Sunday, September 2, 2012

How's Your Cursive?

A Scan of My Great Grandmothers' Scrapbook, 1918 or so.  The page on the left is a recipe written on my GGrandfathers stationary from his bar!  The one on the right is a home remedy.  Can you imagine that's how everyone wrote back then?
Over the last 20 years I've been fascinated with family past.  I've been on for almost that long and have made great strides in research of my ancestors on all different branches.

As my family got word of my obsession with family history, I became the family archivist as well.  I received tons of photos and I am proud to say that just about every one I was given has been posted on for all posterity!  My uncle sent me a box with all kinds of cool stuff that came from my mothers' side of the family.  My Great Grandmothers' Scrapbook, a recipe book, an address book and more were in that box. 

The first time I went through the box was just a cursory look to see if there was any hidden treasure....The second look was to be a little more thorough because I had the time.  The third look I realized I'd found treasure! 

I discovered handwritten correspondence between my great grandparents and other family, recipes, and other notes.  These are precious documents that I had taken for granted on the first glance. 

This is one of my favorite finds.  Notice how beautiful my G-Grandmothers handwriting is.  Then take a look at the ingredients in this potion!

A letter my great grandfather wrote to his son, my grandfather.

He later died that same year during the flu epidemic.

At the last Daughters of the American Revolution meeting I attended, it was reported to the ladies that a proposition was made at the last convention, that the DAR champion and encourage the teaching of cursive handwriting in schools.  I went home and started looking up what was happening to that small, unappreciated art form.

A sample from my grandmothers' address book.  I always loved her handwriting and started making my "G's just like hers to sign my name.

I learned that due to the age of technology, learning the keyboard is higher on the priority list than teaching cursive writing.  I completely understand that we live in an age when the use of the computer grows everyday and that all children should be proficient in its use, otherwise be left in the dust.  I also recognize that teachers have innumerable benchmarks and objectives to meet with their students and little in the way of time to get there. 

A lovely sample of handwriting by my cousin Catharine Ann accepting the invitation to my parents wedding.

Matthew J. Gaiger wrote, "Because children are developing their fine motor skills, cursive writing allows them to gradually improve their eye-hand coordination versus straight lines that strain students.
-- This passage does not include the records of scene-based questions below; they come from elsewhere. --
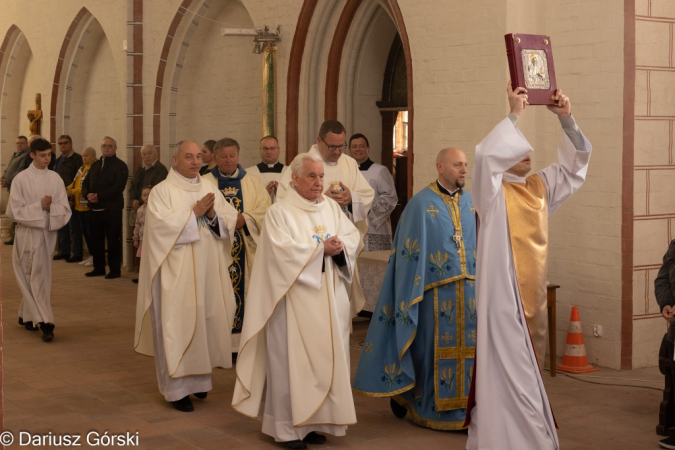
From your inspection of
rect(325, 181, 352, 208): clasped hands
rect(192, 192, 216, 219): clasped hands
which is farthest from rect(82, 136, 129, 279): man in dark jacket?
rect(192, 192, 216, 219): clasped hands

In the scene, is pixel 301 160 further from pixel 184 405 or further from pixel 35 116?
pixel 35 116

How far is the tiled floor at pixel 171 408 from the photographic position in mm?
5918

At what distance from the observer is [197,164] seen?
6.89 m

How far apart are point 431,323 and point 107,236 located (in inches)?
332

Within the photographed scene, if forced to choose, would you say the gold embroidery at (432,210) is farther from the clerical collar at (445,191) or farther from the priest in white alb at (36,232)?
the priest in white alb at (36,232)

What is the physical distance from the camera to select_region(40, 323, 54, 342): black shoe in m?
9.12

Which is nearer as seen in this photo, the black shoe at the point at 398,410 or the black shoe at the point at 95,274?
the black shoe at the point at 398,410

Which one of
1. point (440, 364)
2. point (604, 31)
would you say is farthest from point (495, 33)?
point (440, 364)

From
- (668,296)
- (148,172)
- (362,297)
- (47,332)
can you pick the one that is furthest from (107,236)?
(668,296)

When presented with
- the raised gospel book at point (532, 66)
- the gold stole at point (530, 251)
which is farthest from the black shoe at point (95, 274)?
the raised gospel book at point (532, 66)

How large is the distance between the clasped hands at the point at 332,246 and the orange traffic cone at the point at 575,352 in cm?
293

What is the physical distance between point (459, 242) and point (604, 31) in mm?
2782

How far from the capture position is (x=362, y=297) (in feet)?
22.9

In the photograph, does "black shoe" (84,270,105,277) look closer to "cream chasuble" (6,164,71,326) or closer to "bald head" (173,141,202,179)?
"cream chasuble" (6,164,71,326)
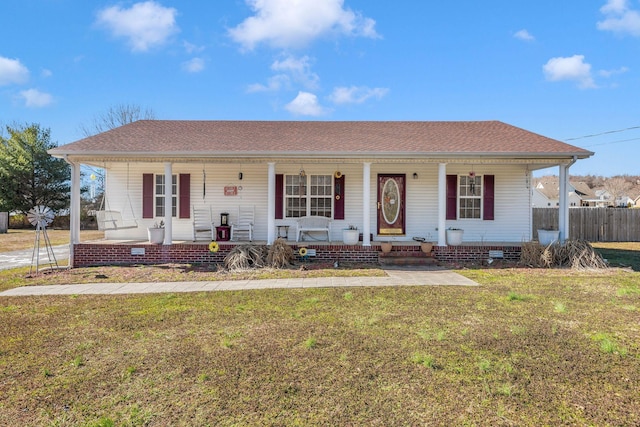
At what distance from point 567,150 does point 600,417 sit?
8.56 m

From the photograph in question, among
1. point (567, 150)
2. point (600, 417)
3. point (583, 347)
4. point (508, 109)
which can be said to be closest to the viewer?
point (600, 417)

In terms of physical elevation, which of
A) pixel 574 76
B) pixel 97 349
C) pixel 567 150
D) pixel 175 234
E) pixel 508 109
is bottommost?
pixel 97 349

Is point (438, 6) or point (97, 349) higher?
point (438, 6)

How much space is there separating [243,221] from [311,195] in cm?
225

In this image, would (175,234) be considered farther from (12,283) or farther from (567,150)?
(567,150)

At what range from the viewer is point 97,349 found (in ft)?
12.8

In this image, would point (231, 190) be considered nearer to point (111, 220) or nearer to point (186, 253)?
point (186, 253)

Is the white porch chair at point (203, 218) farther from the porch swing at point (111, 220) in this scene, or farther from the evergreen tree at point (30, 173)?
the evergreen tree at point (30, 173)

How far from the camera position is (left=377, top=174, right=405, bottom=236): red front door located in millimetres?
11438

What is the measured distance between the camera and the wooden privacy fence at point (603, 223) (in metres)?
16.6

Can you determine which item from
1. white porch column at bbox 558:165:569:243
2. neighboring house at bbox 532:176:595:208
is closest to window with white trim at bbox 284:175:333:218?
white porch column at bbox 558:165:569:243

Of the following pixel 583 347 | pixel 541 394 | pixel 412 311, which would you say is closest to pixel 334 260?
pixel 412 311

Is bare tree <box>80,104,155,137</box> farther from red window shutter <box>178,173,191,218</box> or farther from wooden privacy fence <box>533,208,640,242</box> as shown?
wooden privacy fence <box>533,208,640,242</box>

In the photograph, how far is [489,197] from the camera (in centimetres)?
1144
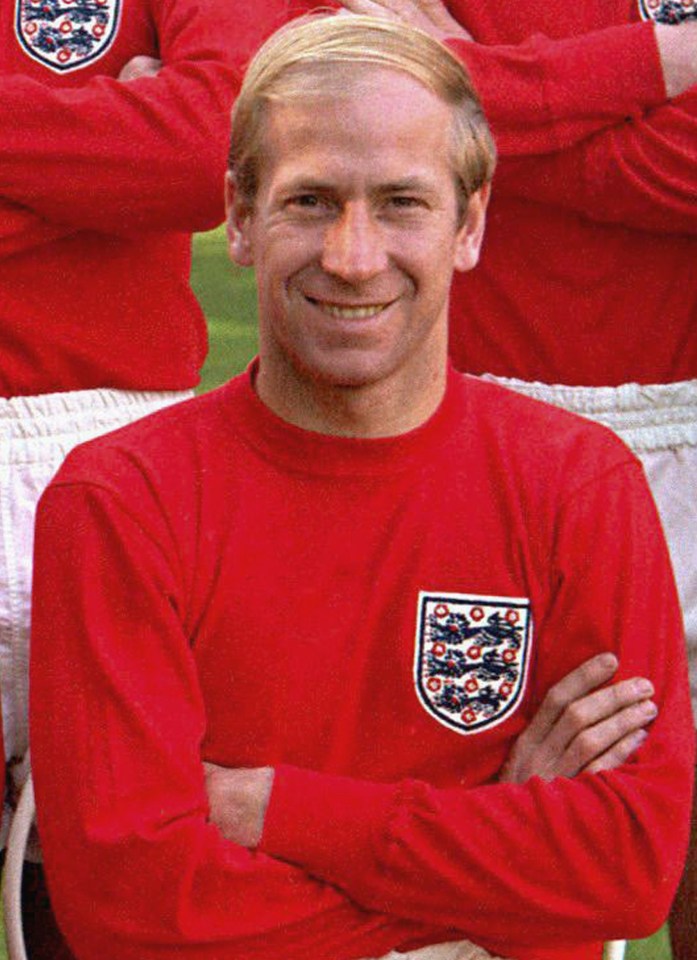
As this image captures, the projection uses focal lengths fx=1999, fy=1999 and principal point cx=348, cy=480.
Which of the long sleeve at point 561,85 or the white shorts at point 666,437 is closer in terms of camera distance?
the long sleeve at point 561,85

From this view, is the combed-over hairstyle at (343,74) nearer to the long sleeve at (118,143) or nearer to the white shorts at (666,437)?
the long sleeve at (118,143)

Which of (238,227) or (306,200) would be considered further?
(238,227)

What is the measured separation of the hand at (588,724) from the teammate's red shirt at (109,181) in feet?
3.24

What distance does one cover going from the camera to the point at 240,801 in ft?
7.82

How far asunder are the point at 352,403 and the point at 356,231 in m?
0.23

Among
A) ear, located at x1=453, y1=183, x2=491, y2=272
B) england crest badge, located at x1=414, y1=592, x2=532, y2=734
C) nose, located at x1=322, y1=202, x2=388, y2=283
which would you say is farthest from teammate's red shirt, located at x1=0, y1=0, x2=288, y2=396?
england crest badge, located at x1=414, y1=592, x2=532, y2=734

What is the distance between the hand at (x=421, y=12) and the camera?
3027mm

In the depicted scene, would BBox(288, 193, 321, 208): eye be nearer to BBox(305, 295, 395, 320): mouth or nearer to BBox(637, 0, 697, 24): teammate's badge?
BBox(305, 295, 395, 320): mouth

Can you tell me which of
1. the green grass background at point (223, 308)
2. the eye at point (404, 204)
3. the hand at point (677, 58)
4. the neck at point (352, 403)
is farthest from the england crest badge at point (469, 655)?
the green grass background at point (223, 308)

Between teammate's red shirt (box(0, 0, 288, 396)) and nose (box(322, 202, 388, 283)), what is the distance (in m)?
0.64

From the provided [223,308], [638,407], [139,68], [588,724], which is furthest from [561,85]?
[223,308]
The first step in developing our cognitive abilities is the development of our fine motor skills.  As our brains learn to connect our inner worlds to the external universe, we begin to recognize abstract ideas like awareness of others and perception.  Cursive writing affords us the opportunity to naturally train these fine motor skills by taking advantage of a child’s inability to fully control their fingers.  This means cursive writing acts as a building block versus as a stressor.  With a less strenuous learning experience, children can progress in their learning at a faster, more efficient rate."  Beth McKinney goes into a lot more detail about how cursive writing stimulates and develops the brain.  I found it disturbing when she noted that, "As information replaces industry in the marketplace, parents, educators and students themselves have come to place more emphasis on the development of knowledge over the development of physical skills. Those who work with their hands are considered less valuable than those who work with their bodies in many sections of our society."  As one who works with my hands I consider that a slap in the face.  There needs to be a change in that type of thinking! 
Here's a letter to my Aunt Cecilia from one of our cousins in Ireland.  I believe they were teenage pen pals during this time.  It was a long letter so I'm only showing the first and last page.
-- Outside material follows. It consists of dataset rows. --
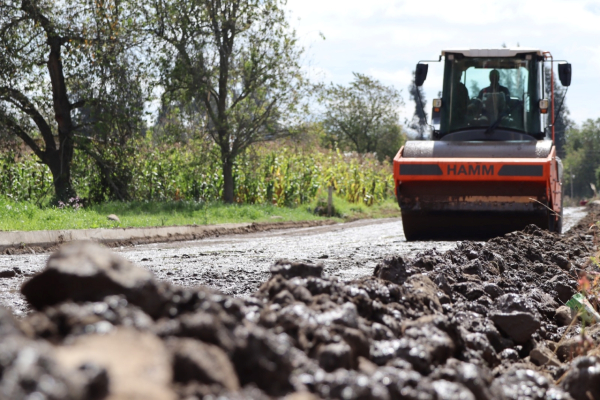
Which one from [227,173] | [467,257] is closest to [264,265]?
[467,257]

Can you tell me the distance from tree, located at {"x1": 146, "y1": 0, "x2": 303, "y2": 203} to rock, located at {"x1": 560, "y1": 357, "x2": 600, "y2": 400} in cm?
1800

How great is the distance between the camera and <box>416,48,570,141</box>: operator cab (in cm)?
1206

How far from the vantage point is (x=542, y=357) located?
3572 millimetres

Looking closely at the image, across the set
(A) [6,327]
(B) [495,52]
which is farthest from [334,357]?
(B) [495,52]

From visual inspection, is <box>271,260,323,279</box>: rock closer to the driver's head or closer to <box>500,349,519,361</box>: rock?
<box>500,349,519,361</box>: rock

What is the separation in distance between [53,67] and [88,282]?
675 inches

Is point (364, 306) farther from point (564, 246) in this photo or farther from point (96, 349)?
point (564, 246)

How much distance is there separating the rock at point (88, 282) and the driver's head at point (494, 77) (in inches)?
435

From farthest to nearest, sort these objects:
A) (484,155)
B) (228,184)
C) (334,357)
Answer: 1. (228,184)
2. (484,155)
3. (334,357)

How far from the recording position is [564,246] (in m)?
8.57

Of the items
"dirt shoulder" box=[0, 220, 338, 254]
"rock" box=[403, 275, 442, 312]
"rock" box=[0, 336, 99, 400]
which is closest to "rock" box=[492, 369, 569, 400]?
"rock" box=[403, 275, 442, 312]

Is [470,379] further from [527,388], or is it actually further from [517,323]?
[517,323]

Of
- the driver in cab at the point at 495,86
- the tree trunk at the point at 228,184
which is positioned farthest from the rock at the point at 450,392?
the tree trunk at the point at 228,184

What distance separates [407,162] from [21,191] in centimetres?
1100
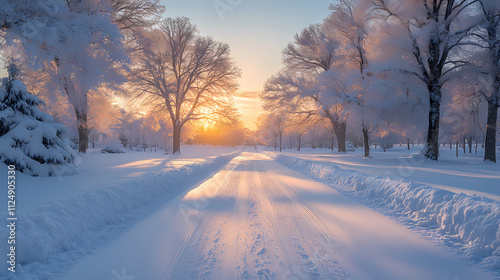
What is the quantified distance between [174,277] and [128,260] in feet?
2.98

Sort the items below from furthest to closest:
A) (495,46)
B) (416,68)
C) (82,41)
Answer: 1. (416,68)
2. (495,46)
3. (82,41)

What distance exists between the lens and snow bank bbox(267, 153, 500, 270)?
362 cm

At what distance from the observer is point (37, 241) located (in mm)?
3238

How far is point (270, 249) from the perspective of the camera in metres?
3.59

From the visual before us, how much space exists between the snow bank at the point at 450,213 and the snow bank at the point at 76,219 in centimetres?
600

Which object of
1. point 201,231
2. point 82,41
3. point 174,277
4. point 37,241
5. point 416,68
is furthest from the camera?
point 416,68

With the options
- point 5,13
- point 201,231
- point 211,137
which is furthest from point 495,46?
point 211,137

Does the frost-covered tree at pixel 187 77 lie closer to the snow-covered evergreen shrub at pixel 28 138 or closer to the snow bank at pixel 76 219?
the snow-covered evergreen shrub at pixel 28 138

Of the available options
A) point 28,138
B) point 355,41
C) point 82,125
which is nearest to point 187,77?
point 82,125

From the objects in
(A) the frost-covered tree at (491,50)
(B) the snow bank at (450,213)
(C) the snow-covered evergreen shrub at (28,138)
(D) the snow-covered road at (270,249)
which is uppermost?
(A) the frost-covered tree at (491,50)

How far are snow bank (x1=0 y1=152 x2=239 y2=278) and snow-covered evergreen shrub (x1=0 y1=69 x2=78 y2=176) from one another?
303 centimetres

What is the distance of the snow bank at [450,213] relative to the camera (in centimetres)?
362

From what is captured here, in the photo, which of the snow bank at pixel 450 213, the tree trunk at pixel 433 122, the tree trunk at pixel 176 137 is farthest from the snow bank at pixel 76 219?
the tree trunk at pixel 176 137

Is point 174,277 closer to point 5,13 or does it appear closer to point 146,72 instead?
point 5,13
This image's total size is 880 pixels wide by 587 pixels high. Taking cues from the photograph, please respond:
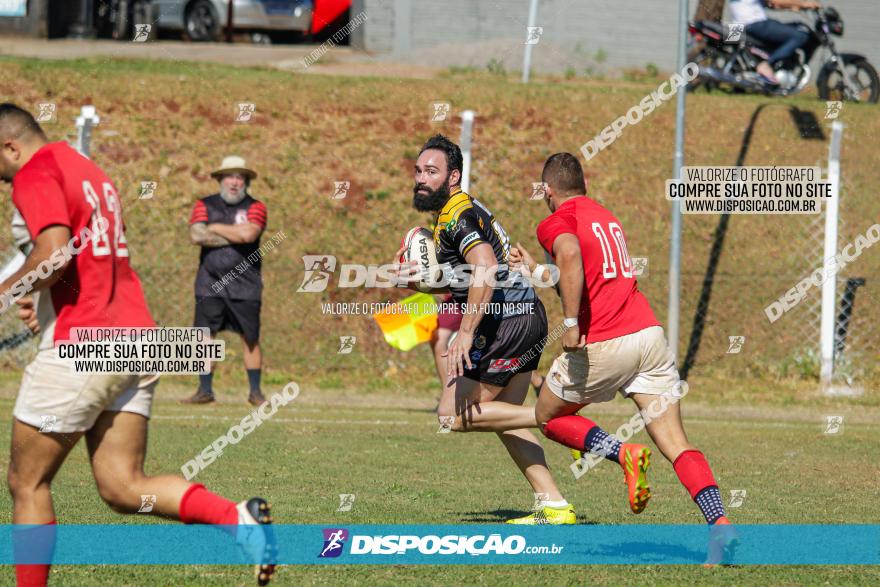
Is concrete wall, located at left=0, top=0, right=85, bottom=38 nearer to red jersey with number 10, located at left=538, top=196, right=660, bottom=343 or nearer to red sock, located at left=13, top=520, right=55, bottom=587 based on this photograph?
red jersey with number 10, located at left=538, top=196, right=660, bottom=343

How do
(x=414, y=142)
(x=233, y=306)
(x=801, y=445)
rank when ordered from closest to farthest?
(x=801, y=445)
(x=233, y=306)
(x=414, y=142)

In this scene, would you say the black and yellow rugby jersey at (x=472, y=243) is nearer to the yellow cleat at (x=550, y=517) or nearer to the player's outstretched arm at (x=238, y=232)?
the yellow cleat at (x=550, y=517)

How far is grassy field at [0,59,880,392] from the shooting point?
605 inches

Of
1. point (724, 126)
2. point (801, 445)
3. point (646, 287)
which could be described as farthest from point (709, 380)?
point (724, 126)

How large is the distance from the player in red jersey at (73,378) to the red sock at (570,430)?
237cm

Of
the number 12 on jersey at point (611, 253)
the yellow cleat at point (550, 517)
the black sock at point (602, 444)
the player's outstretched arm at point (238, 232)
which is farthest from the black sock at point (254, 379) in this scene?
the number 12 on jersey at point (611, 253)

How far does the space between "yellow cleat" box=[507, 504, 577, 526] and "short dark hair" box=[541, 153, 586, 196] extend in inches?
72.1

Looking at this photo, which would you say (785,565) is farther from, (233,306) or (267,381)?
(267,381)

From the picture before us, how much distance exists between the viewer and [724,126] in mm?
18812

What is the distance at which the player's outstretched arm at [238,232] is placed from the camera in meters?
12.8

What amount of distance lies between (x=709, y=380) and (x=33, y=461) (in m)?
11.4

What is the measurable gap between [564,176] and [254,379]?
6.89 meters

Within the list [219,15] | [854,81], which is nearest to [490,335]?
[854,81]

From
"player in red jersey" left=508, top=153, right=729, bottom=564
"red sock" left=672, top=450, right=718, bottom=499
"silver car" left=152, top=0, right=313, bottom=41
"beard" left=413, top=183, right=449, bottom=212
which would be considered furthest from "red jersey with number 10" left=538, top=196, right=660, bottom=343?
"silver car" left=152, top=0, right=313, bottom=41
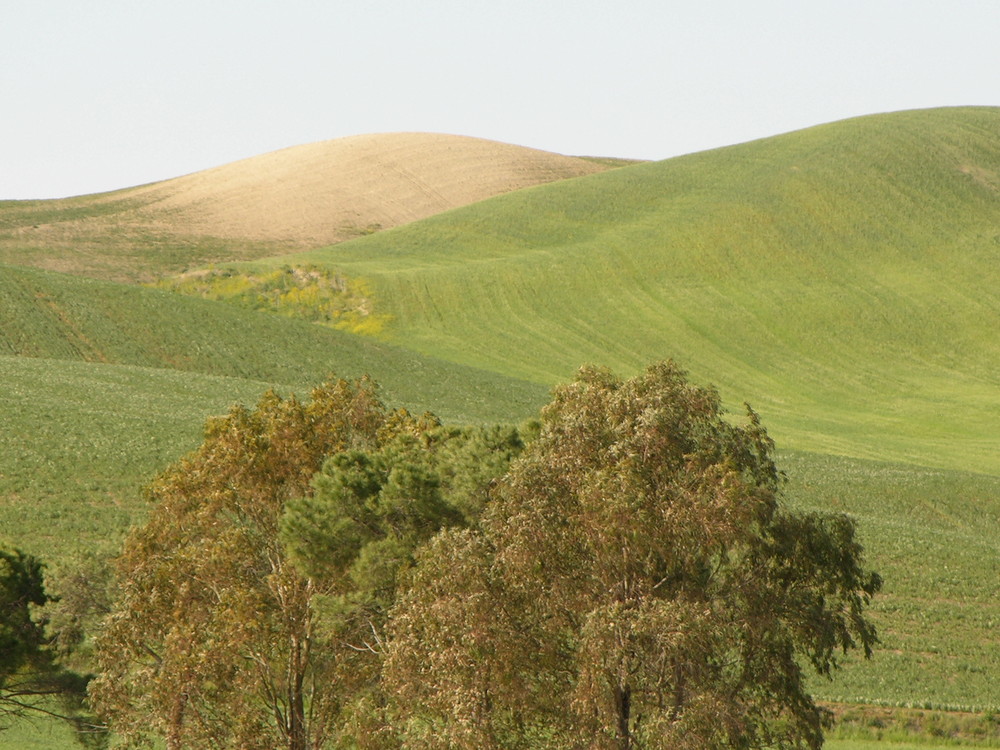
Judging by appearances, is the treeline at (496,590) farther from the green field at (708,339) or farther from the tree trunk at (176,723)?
the green field at (708,339)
As I mentioned earlier, I see cursive writing as an art form.  I remember being so proud to bring home good grades in penmanship and  I think I was good at it because I could also draw.  I liked making my letters and eventually having a very nice handwriting.  I've read many studies regarding the impact that learning to draw has on cognitive functions of the brain and I see many similarities between the findings there and those regarding cursive handwriting.  I feel ashamed of myself that I've gotten away from it.....both cursive writing and drawing.

Another letter from a cousin in Ireland.  I think it's interesting to look at the different styles of handwriting as much as to read what people were interested in chatting about from one continent to the next.

I think I'll pick up a pen and start practicing my letters and begin handwriting some notes from now on.  One day my descendents may find them in a box of stuff that is passed down to them and I'll be able to torture them into learning to read and write cursive, all the way from the grave!